• PROBLEM TO SOLVE:
Locate every line in the items below that contains the word "closest" and copy each such line in full.

• PROVIDED RECORDS:
☆ ☆ ☆ ☆ ☆

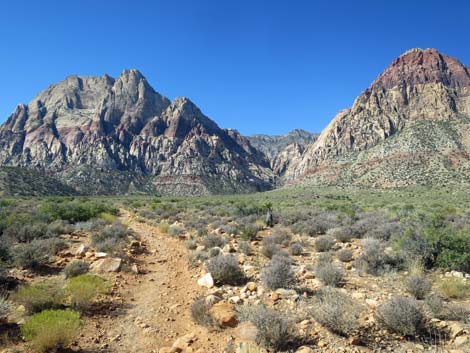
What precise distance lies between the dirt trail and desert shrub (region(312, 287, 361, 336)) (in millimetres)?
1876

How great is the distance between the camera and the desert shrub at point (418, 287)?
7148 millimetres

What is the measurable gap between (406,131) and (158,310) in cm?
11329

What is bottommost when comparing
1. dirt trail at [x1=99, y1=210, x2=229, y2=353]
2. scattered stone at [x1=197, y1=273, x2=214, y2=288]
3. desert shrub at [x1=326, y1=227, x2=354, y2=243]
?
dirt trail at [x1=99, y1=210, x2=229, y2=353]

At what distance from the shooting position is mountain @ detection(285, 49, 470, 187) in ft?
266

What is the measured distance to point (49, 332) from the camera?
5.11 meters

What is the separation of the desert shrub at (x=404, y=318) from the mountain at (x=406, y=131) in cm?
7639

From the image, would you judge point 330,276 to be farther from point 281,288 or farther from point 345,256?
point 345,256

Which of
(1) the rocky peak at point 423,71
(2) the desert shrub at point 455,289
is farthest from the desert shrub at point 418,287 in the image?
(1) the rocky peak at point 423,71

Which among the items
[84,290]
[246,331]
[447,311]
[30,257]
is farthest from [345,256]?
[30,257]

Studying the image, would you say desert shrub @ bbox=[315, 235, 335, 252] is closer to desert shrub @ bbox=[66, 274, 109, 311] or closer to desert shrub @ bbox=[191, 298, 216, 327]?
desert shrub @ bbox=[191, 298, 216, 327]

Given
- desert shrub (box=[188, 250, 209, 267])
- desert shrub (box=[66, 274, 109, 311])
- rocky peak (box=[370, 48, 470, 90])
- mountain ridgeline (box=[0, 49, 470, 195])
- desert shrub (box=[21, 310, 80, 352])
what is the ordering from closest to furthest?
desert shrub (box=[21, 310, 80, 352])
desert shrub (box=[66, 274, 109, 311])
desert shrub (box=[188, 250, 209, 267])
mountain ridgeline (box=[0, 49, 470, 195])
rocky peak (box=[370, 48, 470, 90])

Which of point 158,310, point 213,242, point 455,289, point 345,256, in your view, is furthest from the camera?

☆ ☆ ☆ ☆ ☆

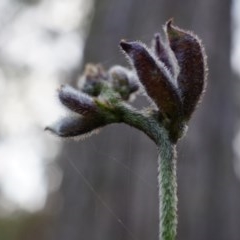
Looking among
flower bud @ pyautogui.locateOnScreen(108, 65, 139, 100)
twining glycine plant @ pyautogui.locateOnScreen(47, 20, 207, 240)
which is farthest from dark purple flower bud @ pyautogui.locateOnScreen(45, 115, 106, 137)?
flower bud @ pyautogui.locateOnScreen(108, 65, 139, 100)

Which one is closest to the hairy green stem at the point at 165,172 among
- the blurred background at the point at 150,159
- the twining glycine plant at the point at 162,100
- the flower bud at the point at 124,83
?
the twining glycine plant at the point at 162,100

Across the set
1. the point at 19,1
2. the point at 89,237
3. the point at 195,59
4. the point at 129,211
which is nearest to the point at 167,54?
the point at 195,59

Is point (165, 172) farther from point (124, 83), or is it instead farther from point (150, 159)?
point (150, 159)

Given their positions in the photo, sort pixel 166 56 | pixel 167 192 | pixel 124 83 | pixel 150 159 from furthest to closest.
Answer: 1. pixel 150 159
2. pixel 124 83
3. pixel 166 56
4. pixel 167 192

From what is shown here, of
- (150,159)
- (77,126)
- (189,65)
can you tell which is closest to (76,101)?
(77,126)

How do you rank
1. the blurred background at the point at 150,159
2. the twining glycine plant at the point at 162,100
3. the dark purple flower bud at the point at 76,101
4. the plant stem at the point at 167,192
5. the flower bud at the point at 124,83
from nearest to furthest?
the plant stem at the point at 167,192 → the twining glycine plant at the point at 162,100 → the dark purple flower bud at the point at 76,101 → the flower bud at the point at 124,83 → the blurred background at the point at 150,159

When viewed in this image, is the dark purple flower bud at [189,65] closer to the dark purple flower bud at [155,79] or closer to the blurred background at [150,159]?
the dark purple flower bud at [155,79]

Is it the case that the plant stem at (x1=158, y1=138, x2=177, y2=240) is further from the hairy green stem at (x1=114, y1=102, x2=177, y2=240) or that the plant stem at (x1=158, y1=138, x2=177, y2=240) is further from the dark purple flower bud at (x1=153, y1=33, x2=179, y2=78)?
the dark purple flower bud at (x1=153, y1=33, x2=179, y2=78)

☆ ☆ ☆ ☆ ☆

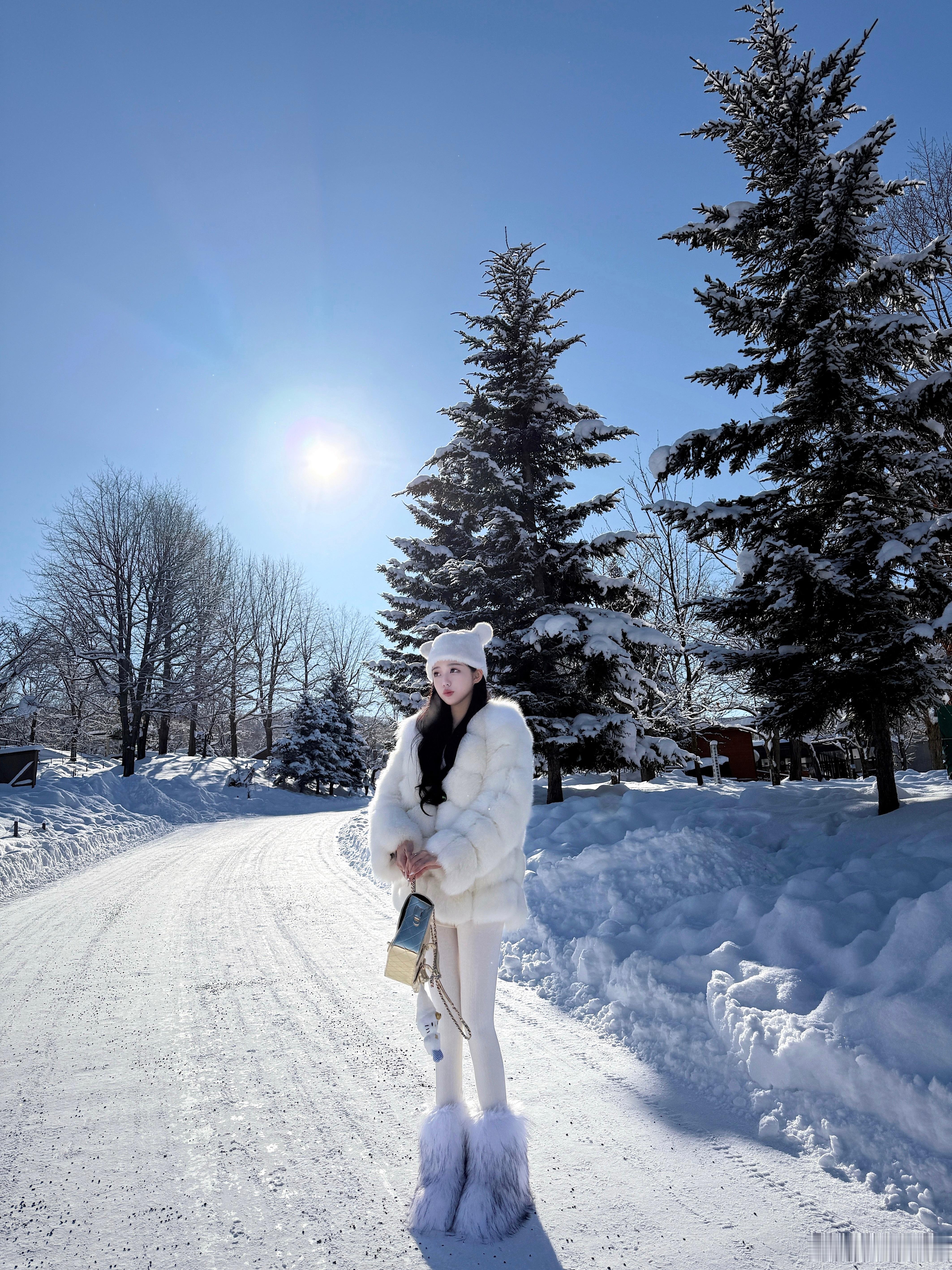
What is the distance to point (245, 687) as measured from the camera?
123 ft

☆ ☆ ☆ ☆ ☆

• EXERCISE SOLUTION:
what is the ordering from closest to furthest?
Which one is closest to the hairy green stem at the point at 165,172 among
Given their positions in the photo, sort pixel 166 56 | pixel 167 192 | pixel 124 83 | pixel 150 159 from furthest to closest.
can you tell which is closest to (76,101)?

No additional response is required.